start SUPPLIED DATA
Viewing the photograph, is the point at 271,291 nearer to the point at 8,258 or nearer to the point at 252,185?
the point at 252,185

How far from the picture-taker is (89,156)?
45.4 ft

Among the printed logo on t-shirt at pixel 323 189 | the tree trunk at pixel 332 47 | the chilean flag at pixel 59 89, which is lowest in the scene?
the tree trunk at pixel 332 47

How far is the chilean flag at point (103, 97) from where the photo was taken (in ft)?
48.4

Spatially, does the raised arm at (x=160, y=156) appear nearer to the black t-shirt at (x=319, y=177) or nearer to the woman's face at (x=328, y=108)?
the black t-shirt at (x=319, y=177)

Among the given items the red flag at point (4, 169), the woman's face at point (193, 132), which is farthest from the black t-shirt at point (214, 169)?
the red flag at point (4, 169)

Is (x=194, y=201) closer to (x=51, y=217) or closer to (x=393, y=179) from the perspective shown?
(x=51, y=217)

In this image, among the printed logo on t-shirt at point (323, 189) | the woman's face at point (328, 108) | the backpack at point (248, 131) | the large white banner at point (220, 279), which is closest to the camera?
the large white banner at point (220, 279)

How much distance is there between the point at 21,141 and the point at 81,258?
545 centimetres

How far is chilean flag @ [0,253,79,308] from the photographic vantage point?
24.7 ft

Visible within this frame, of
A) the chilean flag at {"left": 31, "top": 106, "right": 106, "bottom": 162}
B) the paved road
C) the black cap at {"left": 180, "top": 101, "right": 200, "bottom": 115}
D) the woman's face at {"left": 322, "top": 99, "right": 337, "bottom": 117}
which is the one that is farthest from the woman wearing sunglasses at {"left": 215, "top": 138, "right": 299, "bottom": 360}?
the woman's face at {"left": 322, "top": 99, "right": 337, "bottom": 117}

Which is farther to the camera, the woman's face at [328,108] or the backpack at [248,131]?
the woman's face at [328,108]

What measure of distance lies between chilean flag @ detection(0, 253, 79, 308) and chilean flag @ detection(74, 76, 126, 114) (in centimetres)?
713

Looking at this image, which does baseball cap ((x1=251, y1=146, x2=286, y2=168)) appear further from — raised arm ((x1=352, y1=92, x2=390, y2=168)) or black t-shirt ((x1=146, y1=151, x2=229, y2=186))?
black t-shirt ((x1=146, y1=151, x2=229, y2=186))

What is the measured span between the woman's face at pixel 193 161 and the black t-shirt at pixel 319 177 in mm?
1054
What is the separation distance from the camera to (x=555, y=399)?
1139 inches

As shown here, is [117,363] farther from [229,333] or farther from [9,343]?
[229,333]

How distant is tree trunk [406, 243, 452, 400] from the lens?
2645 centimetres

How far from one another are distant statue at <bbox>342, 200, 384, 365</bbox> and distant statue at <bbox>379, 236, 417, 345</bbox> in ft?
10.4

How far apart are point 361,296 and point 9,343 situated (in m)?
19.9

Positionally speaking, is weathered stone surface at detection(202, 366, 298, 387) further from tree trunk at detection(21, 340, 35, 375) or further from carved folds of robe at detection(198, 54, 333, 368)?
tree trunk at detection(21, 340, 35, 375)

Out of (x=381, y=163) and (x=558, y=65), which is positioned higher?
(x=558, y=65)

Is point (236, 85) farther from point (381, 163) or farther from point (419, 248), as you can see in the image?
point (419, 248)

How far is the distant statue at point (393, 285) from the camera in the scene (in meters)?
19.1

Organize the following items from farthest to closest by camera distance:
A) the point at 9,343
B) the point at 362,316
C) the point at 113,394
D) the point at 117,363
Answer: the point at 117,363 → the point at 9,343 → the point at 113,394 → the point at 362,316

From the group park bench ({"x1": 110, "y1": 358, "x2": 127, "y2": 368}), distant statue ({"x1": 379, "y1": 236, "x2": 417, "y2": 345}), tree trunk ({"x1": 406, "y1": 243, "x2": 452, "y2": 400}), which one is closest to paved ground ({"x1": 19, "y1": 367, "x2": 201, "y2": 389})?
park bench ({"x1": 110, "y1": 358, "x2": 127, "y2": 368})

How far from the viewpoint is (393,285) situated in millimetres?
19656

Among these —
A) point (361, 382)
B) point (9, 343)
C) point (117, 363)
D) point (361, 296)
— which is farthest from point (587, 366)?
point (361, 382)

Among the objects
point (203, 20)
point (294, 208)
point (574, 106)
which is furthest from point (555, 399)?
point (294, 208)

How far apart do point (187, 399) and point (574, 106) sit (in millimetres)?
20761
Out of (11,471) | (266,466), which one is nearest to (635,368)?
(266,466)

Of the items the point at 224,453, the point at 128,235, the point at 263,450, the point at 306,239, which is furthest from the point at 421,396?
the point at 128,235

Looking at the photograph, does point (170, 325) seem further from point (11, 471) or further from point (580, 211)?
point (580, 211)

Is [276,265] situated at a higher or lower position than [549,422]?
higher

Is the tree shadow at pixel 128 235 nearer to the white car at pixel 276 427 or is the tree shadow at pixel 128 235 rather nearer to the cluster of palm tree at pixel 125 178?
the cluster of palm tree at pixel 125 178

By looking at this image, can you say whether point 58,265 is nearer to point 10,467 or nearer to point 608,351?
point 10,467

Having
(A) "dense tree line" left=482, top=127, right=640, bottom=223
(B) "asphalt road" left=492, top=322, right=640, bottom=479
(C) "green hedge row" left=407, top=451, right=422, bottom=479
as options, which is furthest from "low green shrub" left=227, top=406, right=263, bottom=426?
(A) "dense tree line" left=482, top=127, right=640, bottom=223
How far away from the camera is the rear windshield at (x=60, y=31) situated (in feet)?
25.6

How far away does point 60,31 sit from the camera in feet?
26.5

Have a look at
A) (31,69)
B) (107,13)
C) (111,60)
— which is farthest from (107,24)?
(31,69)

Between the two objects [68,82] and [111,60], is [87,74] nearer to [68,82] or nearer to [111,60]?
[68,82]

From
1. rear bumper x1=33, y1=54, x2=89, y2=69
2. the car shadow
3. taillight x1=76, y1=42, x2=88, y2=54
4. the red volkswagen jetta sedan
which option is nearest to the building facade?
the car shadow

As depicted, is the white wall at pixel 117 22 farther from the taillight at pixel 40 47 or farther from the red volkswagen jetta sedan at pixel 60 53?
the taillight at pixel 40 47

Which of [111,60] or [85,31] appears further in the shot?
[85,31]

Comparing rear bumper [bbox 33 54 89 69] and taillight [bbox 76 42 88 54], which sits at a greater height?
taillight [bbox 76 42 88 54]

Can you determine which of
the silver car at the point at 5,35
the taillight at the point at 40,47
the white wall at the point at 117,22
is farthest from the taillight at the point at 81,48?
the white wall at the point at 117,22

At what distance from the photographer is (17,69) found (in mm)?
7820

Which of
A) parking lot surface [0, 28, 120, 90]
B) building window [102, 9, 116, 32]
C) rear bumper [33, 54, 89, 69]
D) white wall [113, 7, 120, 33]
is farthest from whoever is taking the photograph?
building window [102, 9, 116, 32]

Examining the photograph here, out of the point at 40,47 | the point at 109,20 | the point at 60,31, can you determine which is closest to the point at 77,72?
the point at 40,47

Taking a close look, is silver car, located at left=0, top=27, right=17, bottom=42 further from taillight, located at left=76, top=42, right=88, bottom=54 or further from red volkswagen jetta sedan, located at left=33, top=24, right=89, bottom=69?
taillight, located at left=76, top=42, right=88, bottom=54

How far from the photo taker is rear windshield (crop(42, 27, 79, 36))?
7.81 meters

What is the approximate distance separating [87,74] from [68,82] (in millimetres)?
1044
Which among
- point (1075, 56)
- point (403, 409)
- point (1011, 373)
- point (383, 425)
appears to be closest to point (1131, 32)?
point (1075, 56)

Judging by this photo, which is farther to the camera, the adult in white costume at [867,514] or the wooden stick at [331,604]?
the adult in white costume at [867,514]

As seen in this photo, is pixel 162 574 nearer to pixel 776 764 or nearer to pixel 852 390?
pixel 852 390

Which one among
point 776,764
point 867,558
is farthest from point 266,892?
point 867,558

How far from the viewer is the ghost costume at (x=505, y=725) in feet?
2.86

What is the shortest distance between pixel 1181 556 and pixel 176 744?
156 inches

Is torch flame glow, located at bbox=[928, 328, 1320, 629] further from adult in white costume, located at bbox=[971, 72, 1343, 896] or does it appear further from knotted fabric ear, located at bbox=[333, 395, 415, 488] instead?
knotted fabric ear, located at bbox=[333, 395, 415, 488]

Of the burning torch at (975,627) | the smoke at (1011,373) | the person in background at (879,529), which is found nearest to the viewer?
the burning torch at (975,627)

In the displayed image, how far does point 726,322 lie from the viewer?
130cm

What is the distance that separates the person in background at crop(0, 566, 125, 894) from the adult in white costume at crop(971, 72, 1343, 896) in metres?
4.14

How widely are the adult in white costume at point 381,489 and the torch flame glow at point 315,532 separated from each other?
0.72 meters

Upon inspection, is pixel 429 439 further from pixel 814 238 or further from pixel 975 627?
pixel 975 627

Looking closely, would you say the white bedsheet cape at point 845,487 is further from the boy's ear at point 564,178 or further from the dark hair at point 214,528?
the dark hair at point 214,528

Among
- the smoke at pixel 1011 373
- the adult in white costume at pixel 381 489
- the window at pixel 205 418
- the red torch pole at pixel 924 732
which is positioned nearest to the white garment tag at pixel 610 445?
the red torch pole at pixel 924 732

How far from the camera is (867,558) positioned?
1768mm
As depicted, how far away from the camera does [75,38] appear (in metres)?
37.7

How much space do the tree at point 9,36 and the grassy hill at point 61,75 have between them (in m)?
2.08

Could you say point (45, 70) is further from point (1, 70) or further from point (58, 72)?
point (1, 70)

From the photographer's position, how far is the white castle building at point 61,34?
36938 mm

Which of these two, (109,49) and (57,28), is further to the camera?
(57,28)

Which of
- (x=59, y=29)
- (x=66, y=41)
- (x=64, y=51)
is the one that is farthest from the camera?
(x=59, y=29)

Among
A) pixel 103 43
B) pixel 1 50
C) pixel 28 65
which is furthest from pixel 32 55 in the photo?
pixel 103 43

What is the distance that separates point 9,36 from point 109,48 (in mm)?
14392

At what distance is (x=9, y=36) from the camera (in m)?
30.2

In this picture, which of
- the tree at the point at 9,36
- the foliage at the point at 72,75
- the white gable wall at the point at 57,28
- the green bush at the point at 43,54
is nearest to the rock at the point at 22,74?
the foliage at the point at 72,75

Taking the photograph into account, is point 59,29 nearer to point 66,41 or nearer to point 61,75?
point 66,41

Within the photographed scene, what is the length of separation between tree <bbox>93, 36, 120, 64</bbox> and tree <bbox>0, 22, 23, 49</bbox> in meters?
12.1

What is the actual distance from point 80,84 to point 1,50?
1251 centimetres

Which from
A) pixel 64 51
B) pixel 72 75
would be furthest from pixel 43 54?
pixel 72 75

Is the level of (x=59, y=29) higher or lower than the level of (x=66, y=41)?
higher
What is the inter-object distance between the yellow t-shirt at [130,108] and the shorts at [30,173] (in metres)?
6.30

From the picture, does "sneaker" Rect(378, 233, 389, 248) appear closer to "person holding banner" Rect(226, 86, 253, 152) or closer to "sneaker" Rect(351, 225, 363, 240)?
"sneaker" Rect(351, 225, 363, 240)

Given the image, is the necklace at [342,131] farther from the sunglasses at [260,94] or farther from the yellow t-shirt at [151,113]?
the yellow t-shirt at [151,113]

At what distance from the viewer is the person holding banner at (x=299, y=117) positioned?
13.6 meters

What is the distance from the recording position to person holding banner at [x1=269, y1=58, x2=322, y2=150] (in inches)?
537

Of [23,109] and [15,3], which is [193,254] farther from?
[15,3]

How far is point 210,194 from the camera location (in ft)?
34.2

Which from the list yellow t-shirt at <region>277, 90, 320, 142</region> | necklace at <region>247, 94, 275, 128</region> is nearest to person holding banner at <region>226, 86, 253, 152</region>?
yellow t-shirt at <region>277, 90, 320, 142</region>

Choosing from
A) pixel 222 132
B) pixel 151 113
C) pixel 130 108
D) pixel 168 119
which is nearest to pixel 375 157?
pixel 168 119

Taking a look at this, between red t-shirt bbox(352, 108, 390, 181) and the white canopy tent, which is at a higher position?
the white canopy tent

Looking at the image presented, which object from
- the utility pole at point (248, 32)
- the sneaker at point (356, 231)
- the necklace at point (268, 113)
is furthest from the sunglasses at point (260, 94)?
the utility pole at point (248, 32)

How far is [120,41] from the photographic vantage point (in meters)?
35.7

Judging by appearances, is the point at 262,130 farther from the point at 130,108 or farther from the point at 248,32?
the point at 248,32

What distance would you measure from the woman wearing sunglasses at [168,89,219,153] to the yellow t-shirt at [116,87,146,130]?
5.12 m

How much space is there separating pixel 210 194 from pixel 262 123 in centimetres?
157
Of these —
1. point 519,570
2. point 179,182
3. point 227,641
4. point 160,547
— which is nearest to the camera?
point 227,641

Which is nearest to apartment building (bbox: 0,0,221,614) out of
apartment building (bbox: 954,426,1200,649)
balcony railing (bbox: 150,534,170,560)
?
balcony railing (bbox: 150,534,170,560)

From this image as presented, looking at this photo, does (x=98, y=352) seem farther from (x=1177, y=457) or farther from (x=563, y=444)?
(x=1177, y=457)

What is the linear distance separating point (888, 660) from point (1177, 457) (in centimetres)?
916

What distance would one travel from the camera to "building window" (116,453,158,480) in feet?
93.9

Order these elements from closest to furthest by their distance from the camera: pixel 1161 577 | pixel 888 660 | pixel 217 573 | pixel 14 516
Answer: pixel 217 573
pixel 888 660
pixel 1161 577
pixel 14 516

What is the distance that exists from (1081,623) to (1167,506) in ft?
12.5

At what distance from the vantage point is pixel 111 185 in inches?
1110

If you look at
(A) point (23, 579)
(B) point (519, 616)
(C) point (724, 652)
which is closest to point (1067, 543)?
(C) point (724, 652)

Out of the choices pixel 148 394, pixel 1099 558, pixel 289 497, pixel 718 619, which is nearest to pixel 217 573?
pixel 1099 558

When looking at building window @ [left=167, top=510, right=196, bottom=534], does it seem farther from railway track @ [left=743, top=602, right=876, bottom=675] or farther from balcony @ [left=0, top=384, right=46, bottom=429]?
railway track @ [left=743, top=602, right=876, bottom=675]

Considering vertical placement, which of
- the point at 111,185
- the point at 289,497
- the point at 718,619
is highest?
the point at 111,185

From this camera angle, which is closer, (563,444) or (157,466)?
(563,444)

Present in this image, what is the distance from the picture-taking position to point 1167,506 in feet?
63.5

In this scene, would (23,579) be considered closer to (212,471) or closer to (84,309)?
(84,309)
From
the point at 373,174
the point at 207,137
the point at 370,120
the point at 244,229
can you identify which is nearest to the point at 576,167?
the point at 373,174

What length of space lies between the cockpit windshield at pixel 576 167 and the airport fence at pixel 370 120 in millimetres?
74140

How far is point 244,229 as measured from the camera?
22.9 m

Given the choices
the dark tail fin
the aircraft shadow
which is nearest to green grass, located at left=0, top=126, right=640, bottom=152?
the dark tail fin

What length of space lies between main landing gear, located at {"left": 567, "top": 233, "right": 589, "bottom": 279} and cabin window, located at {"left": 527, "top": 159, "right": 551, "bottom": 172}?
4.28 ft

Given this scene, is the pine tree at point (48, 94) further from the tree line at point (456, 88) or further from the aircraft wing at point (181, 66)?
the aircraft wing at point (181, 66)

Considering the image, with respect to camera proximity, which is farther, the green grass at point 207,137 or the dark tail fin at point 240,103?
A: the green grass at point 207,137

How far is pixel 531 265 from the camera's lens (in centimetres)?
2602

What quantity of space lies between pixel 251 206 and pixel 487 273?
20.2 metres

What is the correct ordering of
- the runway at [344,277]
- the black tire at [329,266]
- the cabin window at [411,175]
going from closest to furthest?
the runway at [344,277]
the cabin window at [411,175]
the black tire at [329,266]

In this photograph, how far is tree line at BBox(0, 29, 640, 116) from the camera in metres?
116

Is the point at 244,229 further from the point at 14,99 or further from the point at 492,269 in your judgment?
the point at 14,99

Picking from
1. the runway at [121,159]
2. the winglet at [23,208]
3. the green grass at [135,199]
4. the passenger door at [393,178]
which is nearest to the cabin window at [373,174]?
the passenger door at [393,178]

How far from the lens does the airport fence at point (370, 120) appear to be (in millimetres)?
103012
end SUPPLIED DATA
■ **WHAT IS REQUIRED**
Copy the records from the line with "Positionally speaking, is" up to and including the line with "Answer: the point", swapping "camera" for "lens" and leaving everything else unchanged.

■ **REPLY TO THE EXERCISE**
Positionally speaking, is weathered stone surface at detection(202, 366, 298, 387) further from tree trunk at detection(21, 340, 35, 375) or further from carved folds of robe at detection(198, 54, 333, 368)?
tree trunk at detection(21, 340, 35, 375)

Out of (x=381, y=163) and (x=558, y=65), which is positioned higher?
(x=558, y=65)

Is point (236, 85) farther from point (381, 163) or farther from point (419, 248), as you can see in the image?
point (419, 248)

How far is the distant statue at point (393, 285) from the lens in the scene (in meters)?
19.1

Organize the following items from farthest to closest by lens distance:
A) the point at 9,343
B) the point at 362,316
C) the point at 113,394
D) the point at 117,363
Answer: the point at 117,363 → the point at 9,343 → the point at 113,394 → the point at 362,316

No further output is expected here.